When updating please be certain to update alsa-oss, alsa-plugins, alsa, alsa-oss-32bit, alsa-utils, alsa-plugins-32bit, and libasound2. Also install the alsa-driver-kmp-desktop per your kernel version. Note over 50% of users fail to correctly update the many alsa apps, and they claim they have updated successfully or they have updated. But when we check, I note their version numbers have not changed. I am telling you now you do NOT have the latest alsa developers rpms, and if you update and you still have the same versions after updating as you have now, then you FAILED to update and you must try again.

Please, my most humble apologies for stating the obvious above, but as I noted I run into a problem with over 50% of openSUSE users who do not understand how to ensure they actually update an application correctly in a 3rd party repository such as the multimedia repository.

The VERY BEST of luck to you in this, and let me know if I can help further.

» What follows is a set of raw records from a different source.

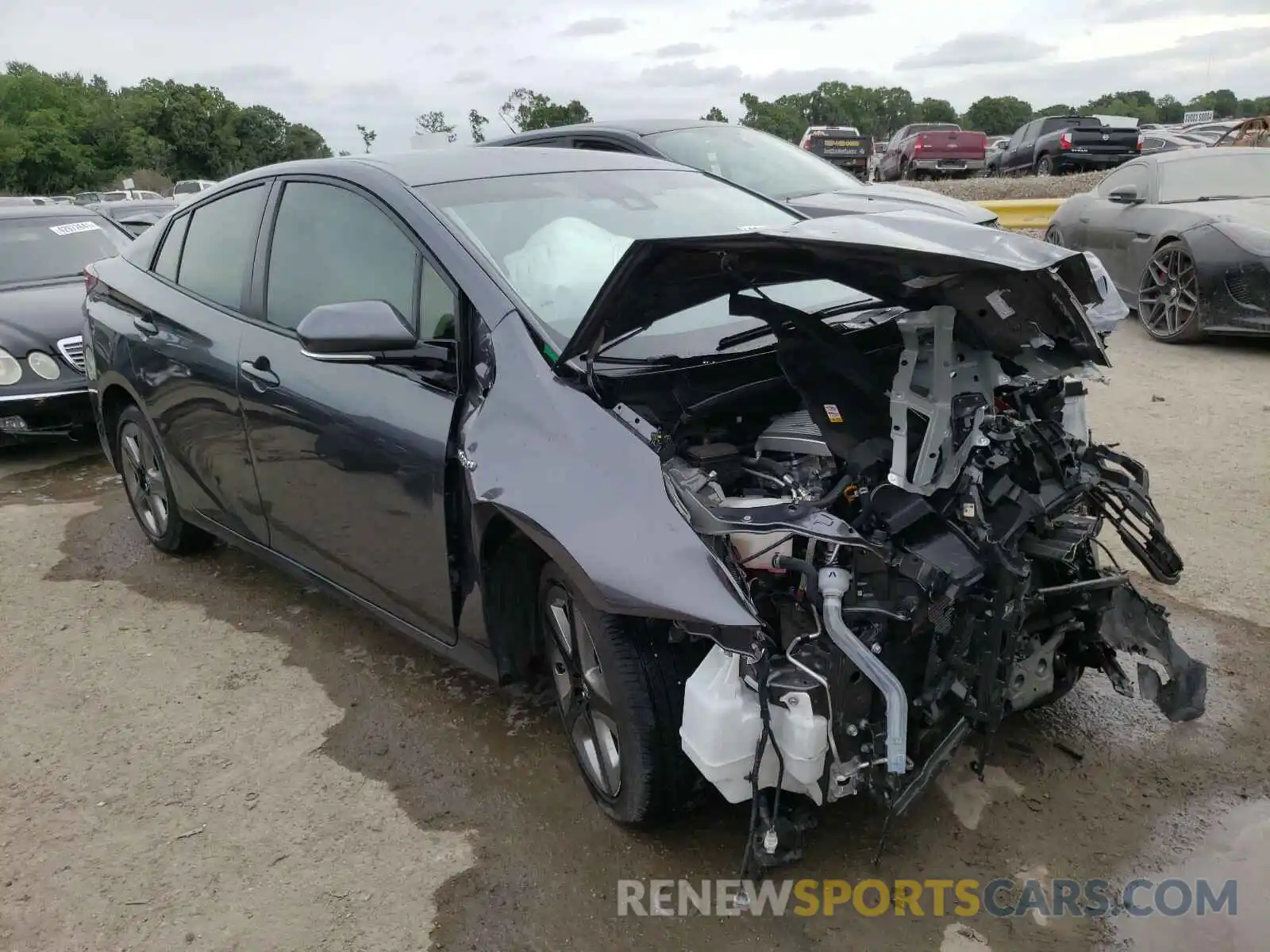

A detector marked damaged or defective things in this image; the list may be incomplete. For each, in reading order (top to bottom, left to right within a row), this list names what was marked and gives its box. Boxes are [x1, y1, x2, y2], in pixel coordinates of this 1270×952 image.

crumpled hood [0, 279, 87, 355]
torn fender [467, 313, 762, 650]
damaged gray sedan [87, 145, 1199, 868]
crumpled hood [559, 209, 1112, 368]
wrecked front end [572, 216, 1203, 873]
crumpled hood [782, 185, 1000, 225]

My apologies if I appeared to blunt at times in this post. I truly am trying to be helpful.

oh not at all…i am still a novice at this…thanks for all your time and effort, i shall get back on this topic when i have figured it out

wow that was rather quick

i just ran the update from the link that you have posted and now my sound is working perfectly…thanks for the great work :wink: i didn’t have to make any changes to the 50-sound.conf file either so that is a great plus

glad you got it working :slight_smile:

i just suffered a bad case of mental retardedness…i titled the thread wrong, it should be ALC883, so can oldcpu or some other moderator retitle the thread so if someone else is looking for this they can find it? thanx

Ok, I’ll change the thread name in around 20 minutes. Unfortunately this will impact our NNTP users.

So NNTP users please do NOT reply to this thread.

NNTP users, please instead wait about 20 minutes (from now) and then look for and reply to a post that will be under a thread entitled “HDA-nVidia Realtek ALC883 souncard- microphone problem”.

The thread is open again with a changed name to “HDA-nVidia Realtek ALC883 souncard- microphone problem”

NNTP users, if you wish to reply to this thread, please reply to THIS post in order to ensure your post ends up at the correct location in the web page thread. Thankyou.

Hi, just wanted to say that it worked for me as well. Properly updating ALL the alsa files fixed the problem. Thanks very much!